Article -
>>
Re: [net-next v4 00/15] Add mlx5 subfunction support

From: Jason Gunthorpe <jgg@nvidia.com>
To: Alexander Duyck <alexander.duyck@gmail.com>
Cc: Saeed Mahameed <saeed@kernel.org>,
	"David S. Miller" <davem@davemloft.net>,
	Jakub Kicinski <kuba@kernel.org>,
	Leon Romanovsky <leonro@nvidia.com>,
	Netdev <netdev@vger.kernel.org>, <linux-rdma@vger.kernel.org>,
	David Ahern <dsahern@kernel.org>,
	Jacob Keller <jacob.e.keller@intel.com>,
	Sridhar Samudrala <sridhar.samudrala@intel.com>,
	"Ertman, David M" <david.m.ertman@intel.com>,
	Dan Williams <dan.j.williams@intel.com>,
	Kiran Patil <kiran.patil@intel.com>,
	Greg KH <gregkh@linuxfoundation.org>
Subject: Re: [net-next v4 00/15] Add mlx5 subfunction support
Date: Wed, 16 Dec 2020 20:38:29 -0400	[thread overview]
Message-ID: <20201217003829.GN552508@nvidia.com> (raw)
In-Reply-To: <CAKgT0UfuSA9PdtR6ftcq0_JO48Yp4N2ggEMiX9zrXkK6tN4Pmw@mail.gmail.com>

On Wed, Dec 16, 2020 at 02:53:07PM -0800, Alexander Duyck wrote:

> It isn't about the association, it is about who is handling the
> traffic. Going back to the macvlan model what we did is we had a group
> of rings on the device that would automatically forward unicast
> packets to the macvlan interface and would be reserved for
> transmitting packets from the macvlan interface. We took care of
> multicast and broadcast replication in software.

Okay, maybe I'm starting to see where you are coming from.

First, I think some clarity here, as I see it the devlink
infrastructure is all about creating the auxdevice for a switchdev
port.

What goes into that auxdevice is *completely* up to the driver. mlx5
is doing a SF which == VF, but that is not a requirement of the design
at all.

If an Intel driver wants to put a queue block into the aux device and
that is != VF, it is just fine.

The Intel netdev that binds to the auxdevice can transform the queue
block and specific switchdev config into a netdev identical to
accelerated macvlan. Nothing about the breaks the switchdev model.

Essentially think of it as generalizing the acceleration plugin for a
netdev. Instead of making something specific to limited macvlan, the
driver gets to provide exactly the structure that matches its HW to
provide the netdev as the user side of the switchdev port. I see no
limitation here so long as the switchdev model for controlling traffic
is followed.

Let me segue into a short story from RDMA.. We've had a netdev called
IPoIB for a long time. It is actually kind of similar to this general
thing you are talking about, in that there is a programming layer
under the IPOIB netdev called RDMA verbs that generalizes the actual
HW. Over the years this became more complicated because every new
netdev offloaded needed mirroring into the RDMA verbs general
API. TSO, GSO, checksum offload, endlessly onwards. It became quite
dumb in the end. We gave up and said the HW driver should directly
implement netdev. Implementing a middle API layer makes zero sense
when netdev is already perfectly suited to implement ontop of
HW. Removing SW layers caused performance to go up something like
2x.
<<
Stated goal 1 -
Name every offload that the mailing-list message says had to be mirrored into the RDMA verbs general API.
Stated goal 2 -
Using the reasoning in the mailing-list message, explain why the RDMA side gave up on the middle layer and had the hardware driver implement netdev directly for IPoIB.
The records have no connection to the mailing-list message.

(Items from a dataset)
>>
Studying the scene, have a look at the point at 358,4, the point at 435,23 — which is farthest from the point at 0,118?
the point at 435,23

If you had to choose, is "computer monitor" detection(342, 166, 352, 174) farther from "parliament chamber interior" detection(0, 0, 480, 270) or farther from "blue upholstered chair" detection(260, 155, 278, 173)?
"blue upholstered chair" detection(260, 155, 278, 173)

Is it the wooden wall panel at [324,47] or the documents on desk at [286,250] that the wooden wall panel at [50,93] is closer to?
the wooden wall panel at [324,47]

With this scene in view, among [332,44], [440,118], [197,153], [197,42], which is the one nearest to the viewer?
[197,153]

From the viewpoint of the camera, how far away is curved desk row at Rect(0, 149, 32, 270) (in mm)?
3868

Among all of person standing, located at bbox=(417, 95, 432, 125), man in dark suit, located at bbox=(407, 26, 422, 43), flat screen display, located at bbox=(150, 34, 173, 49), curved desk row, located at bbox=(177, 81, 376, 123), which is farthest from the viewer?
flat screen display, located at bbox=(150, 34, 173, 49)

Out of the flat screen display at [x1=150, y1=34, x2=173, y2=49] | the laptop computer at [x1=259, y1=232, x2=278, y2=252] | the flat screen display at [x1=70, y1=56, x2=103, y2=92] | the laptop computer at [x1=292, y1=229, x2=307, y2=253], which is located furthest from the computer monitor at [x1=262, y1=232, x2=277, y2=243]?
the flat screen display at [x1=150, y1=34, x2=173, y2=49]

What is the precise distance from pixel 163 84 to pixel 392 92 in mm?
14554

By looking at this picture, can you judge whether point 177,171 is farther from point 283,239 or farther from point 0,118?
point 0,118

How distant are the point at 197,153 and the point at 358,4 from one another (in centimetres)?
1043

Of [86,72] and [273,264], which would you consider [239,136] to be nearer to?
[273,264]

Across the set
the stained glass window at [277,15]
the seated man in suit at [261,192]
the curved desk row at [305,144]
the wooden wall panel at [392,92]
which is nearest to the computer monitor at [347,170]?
<<
>>
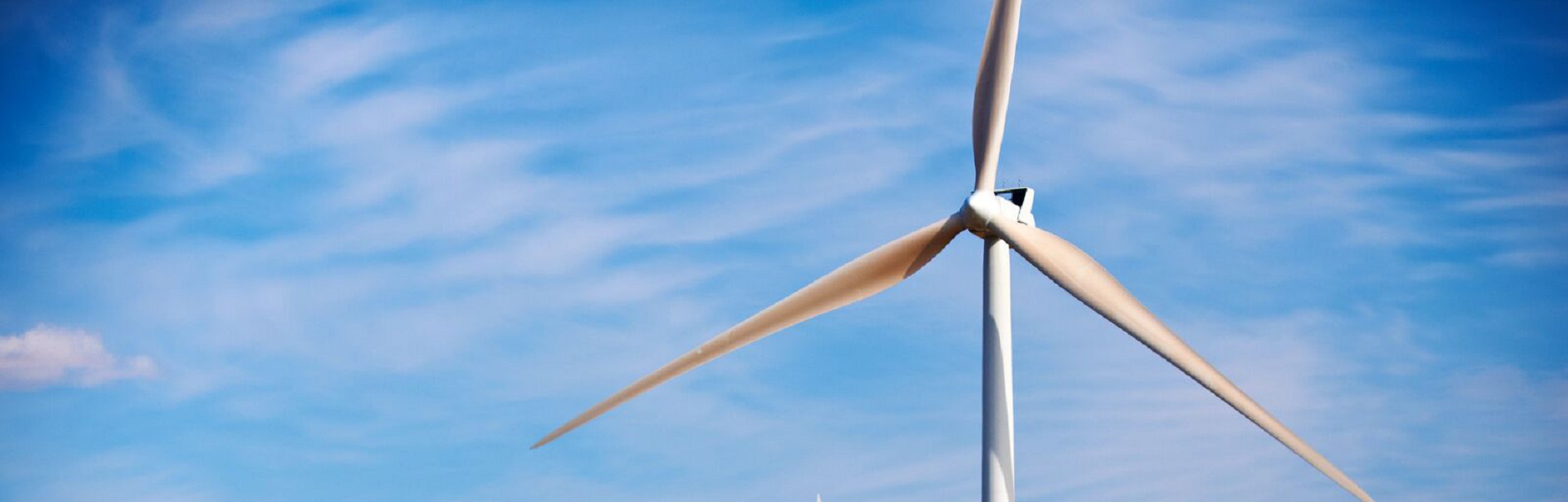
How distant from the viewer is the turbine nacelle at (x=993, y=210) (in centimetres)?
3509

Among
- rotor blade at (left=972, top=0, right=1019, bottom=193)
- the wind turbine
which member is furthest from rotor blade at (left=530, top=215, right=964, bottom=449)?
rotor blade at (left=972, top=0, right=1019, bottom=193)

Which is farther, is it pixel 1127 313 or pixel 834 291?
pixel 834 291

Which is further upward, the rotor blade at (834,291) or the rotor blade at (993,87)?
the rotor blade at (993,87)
<<
>>
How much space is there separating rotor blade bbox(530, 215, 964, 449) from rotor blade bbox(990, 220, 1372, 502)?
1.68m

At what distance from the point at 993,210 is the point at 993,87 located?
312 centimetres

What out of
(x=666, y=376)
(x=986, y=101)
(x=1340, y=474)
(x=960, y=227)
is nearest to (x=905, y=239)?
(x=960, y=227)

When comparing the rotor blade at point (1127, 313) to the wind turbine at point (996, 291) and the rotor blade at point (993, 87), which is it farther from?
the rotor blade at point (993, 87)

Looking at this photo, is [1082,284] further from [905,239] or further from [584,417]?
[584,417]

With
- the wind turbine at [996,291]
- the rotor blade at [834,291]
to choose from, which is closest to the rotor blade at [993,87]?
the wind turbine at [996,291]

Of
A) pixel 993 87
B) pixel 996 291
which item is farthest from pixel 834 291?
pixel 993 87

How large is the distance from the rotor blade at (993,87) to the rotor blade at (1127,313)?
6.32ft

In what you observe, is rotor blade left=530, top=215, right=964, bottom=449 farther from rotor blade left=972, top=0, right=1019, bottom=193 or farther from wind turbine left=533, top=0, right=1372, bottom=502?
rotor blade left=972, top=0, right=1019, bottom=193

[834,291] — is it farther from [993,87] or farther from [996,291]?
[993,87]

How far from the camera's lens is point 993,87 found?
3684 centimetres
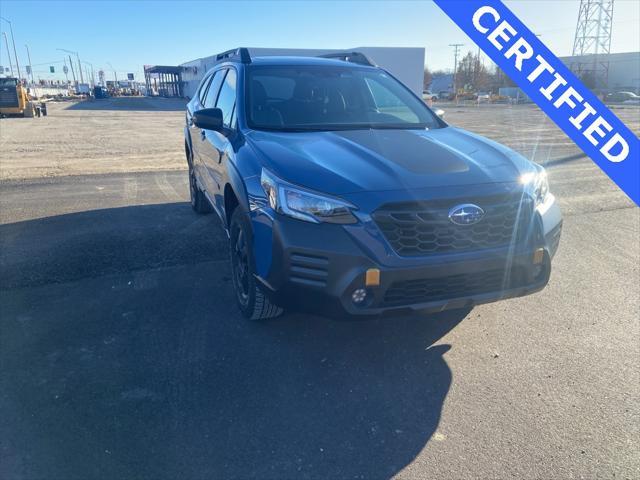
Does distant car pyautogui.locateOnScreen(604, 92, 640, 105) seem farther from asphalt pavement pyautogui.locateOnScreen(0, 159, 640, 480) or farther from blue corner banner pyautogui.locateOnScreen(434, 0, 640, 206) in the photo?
<<
Result 1 -
TSO, GSO, and checksum offload.

Result 2 -
Every new netdev offload had to be mirrored into the RDMA verbs general API, which grew more complicated over the years and became "quite dumb." A middle API layer made no sense when netdev was already well suited to being implemented on top of the hardware.